Veterinarians have liability risks. You should talk to your attorney about your state’s laws and understand how to better protect yourself. We asked experienced horse person and attorney Milton C. Toby whether we should post “Caution Horses Bite” signs in light of the recent ruling in Connecticut about whether horses are inherently dangerous in a legal sense. The information in this article is meant as a discussion, not legal advice.
Should horse businesses post “Caution Horses Bite” signs?
There are too many variables for a one-size-fits-all answer—does your state have an equine activity liability statute with requirements for warning signs? If so, have you posted those signs? Is the horse a fractious stallion or a placid gelding? Does the horse have a history of biting or are you trying to be proactive? Do you use written liability waivers for your clients that specifically include biting as an inherent risk of being around horses? The best advice is to pose the question to an attorney familiar with the laws in your state and with how those laws affect the horse business.

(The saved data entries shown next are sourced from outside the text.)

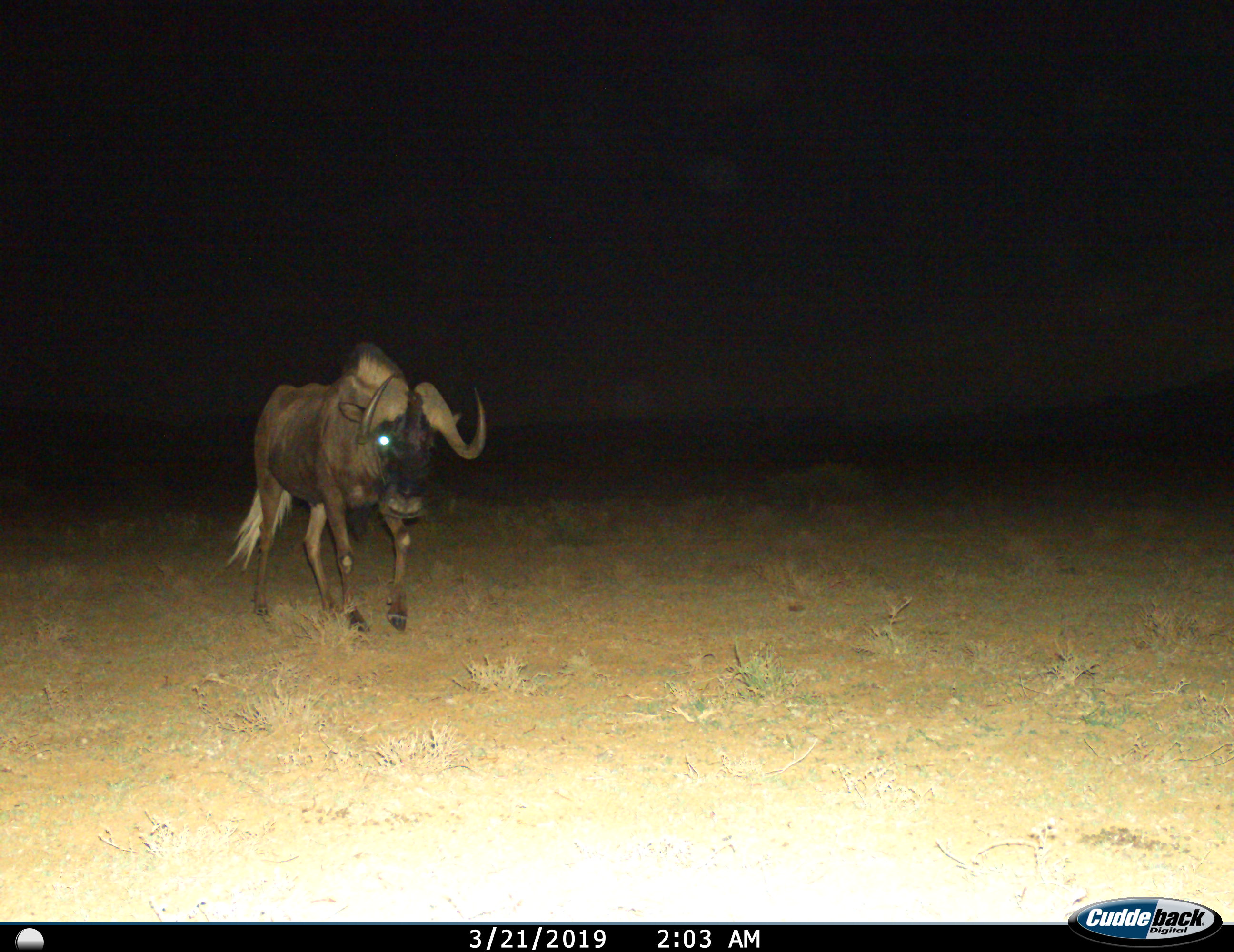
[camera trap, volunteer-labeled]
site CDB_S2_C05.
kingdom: Animalia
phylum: Chordata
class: Mammalia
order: Artiodactyla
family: Bovidae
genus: Connochaetes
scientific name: Connochaetes gnou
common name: black wildebeest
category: wildebeestblack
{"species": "wildebeestblack (black wildebeest) (Connochaetes gnou)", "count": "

In general, horse owners in one of the 46 states with equine activity liability laws should follow the warning sign requirements of those laws to the letter. The laws represent legislative intent to insulate horse businesses from liability for injuries resulting from those risks inherent to the horse industry. Whether posting additional signs not required by the law, such as “Caution Horses Bite,” helps or hurts is a question of how courts interpret their state’s laws. Liability waivers that include assumption of the risk provisions and identify biting as one of those risks also are important, especially in states without equine activity liability laws (California, Maryland, New York and Nevada).
Connecticut has an equine activity liability law, but the state’s Supreme Court did not address the question of how—or even whether—that law applied in Vendrella v. Astriab Family Partnership. The Connecticut statute applies specifically to individuals “engaged in recreational equestrian activities,” and the defendants did not claim that the injured child was taking part in such activities.
Finally, it’s important to keep in mind that the decision by the Connecticut Supreme Court is not binding legal precedent anywhere else. Until a few trial results make their way through the Connecticut appellate courts, which is not a rapid process, it is difficult to assess the impact of this case.
State liability laws all have the same general purpose: To define the legal duty that a horse farm owner or equine activity sponsor has to someone else. Generally, that duty is to warn participants about inherent risks of equine activities (that’s the purpose of the signs), but not to make the activities safe. In Kentucky, where the law actually covers all farm animals, not just horses, there is a very broad definition of “farm animal activity” that covers just about everything.
There are limits, though–the law only applies to “participants” in the activity. Spectators are specifically excluded from application of the law. This means that the law can be used as a defense to a personal injury lawsuit if someone taking part in an equine activity is injured, but not if the injured person is merely watching. Some other states include spectators in the definition of “participants,” so it’s important to know what the law in your state says. My guess is that the defendants didn’t rely on the Connecticut equine activity liability law because they couldn’t argue that the injury involved an equine “activity.” The kid was bitten when he tried to pet a horse in a field adjacent to the owners’ greenhouse, not at an organized event of some kind.
The equine liability laws won’t help if a stranger stops his car, walks up to the fence, and gets bitten when he tries to pet a horse hanging its head over the fence. That’s not participating in an equine activity, either. That person is a trespasser on your property, though, and a landowner has no duty to keep a trespasser safe–unless the injured person is a child. Then an entirely different body of law (whether you’re liable because the horse is an attractive nuisance) comes into play.
So you can still be sued, even if you have signed waivers and have posted the correct signs?
You’re correct about the danger of frivolous lawsuits. The equine activity laws can’t prevent a lawsuit, but they do serve as an effective defense that can be raised in court unless one of the exceptions applies. These include negligence, faulty tack, failure to assess the riding ability of a participant, and so on.